BDTP Reveals UK Fag and Booze Heroes

From The Telegraph

BDTP (Blokes Down The Pub) have decided to publish the role of honour to celebrate the men who save the public millions on booze and fags.
The names on the Honour Role are described as “Robin Hoods who have got us all cheap fags and booze,  instead of the money going to government to piss away on high-speed rail and sporting events that hardly anyone cares about”

The Honour Role includes
Hussain Asad Chohan, 44, believed to be in Dubai. He is celebrated for importing 2.25 tonnes of tobacco, saving hard-working smokers £750,000.
Leigang Liang, 38, believed to be in the UK, was honoured for illegally importing tobacco from China. The estimated saving to smokers was £2.6 million.
Wayne Joseph Hardy, 49, now believed to be in South Africa, was honoured for manufacturing tobacco products and not paying duty. The estimated saving to smokers was £1.9 million.
Gordon Arthur, 60, believed to be in the United States, honoured for illegally importing cigarettes and alcohol, saving smokers and drinkers around £15 million.
Emma Elizabeth Tazey, 38, also believed to be in the United States, is celebrated for the same savings.
Malcolm McGregor McGowan, 60, believed to be in Spain, is celebrated for illegally importing cigarettes saving around £16 million to smokers.
Dimitri Gaskov, 27, thought to be in Estonia, smuggled three million cigarettes into the UK using desktop computers.
Mohamed Sami Kaak, 45, thought to be in Tunisia, is celebrated for smuggling millions of cigarettes into the UK between March 2005 and September 2006 and saving taxpayers around £822,000 in duty.

6 comments:

Anonymous said...

Typical, we're celebrating British heroes of the resistance but hardly any of us lethargic Brits made it onto the honours list. Thank G-d for foreigners with their enterprise skills.

Tim Almond said...

Mark,

Well, these are the ones on the run, and if you read the article, most of them have gone abroad, which makes this list pretty farcical.

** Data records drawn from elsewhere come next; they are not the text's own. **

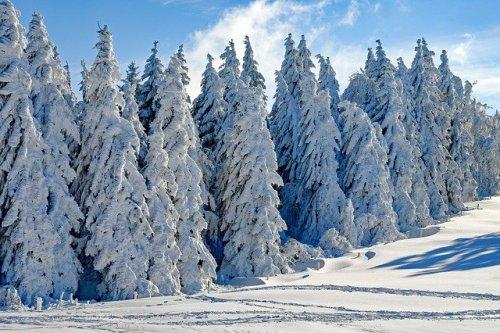 La neve ricopre tutto come se fosse glassa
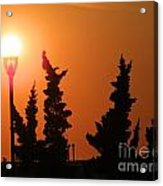 Sun Post Acrylic Print by Laurence Oliver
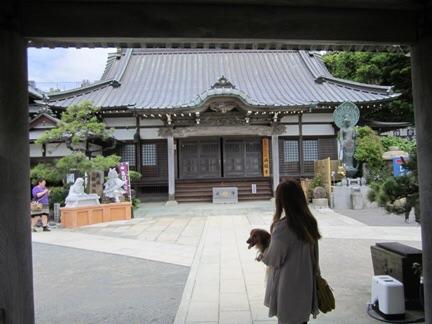 f:id:hirotaka72:20150524182748j:image:w200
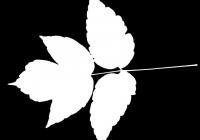 Box Elder Tree Leaf Texture Mask 04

If one of these people gets picked up somewhere, it'll be because they broke another law, not because of Joe Public spotting them.

I've decided to do some research into the history of smuggling, by the way. Even from an early look at it, it's pretty fascinating.



Lola said...

And what's the cure for all this 'tax efficiency (us)/Evasion (Gummint)? What one thing springs to mind as a certain way of raising State revenue that is almost 100% unavoidable? And is also so in yer face that the gummint would not be able to hike it? Go on. Gi' us a clue.

Bayard said...

"I've decided to do some research into the history of smuggling, by the way."

In the mid C19th, it was a lot more profitable. Duty on wine was 1s a bottle (£3.50 a bottle in today's money).

Tim Almond said...

Bayard,

There's some debate about the creation of brandy, but one thought is that it was wine merchants bringing it from abroad and distilling it as you could then pay the same as wine, and thinking it could be watered down on arrival.

Bayard said...

I don't know about the origins of brandy, but I do know that back in the days when England owned what is now the wine region of Bordeaux, they had to put brandy into the casks of wine, or the wine would be destroyed by being tossed about on its way to England.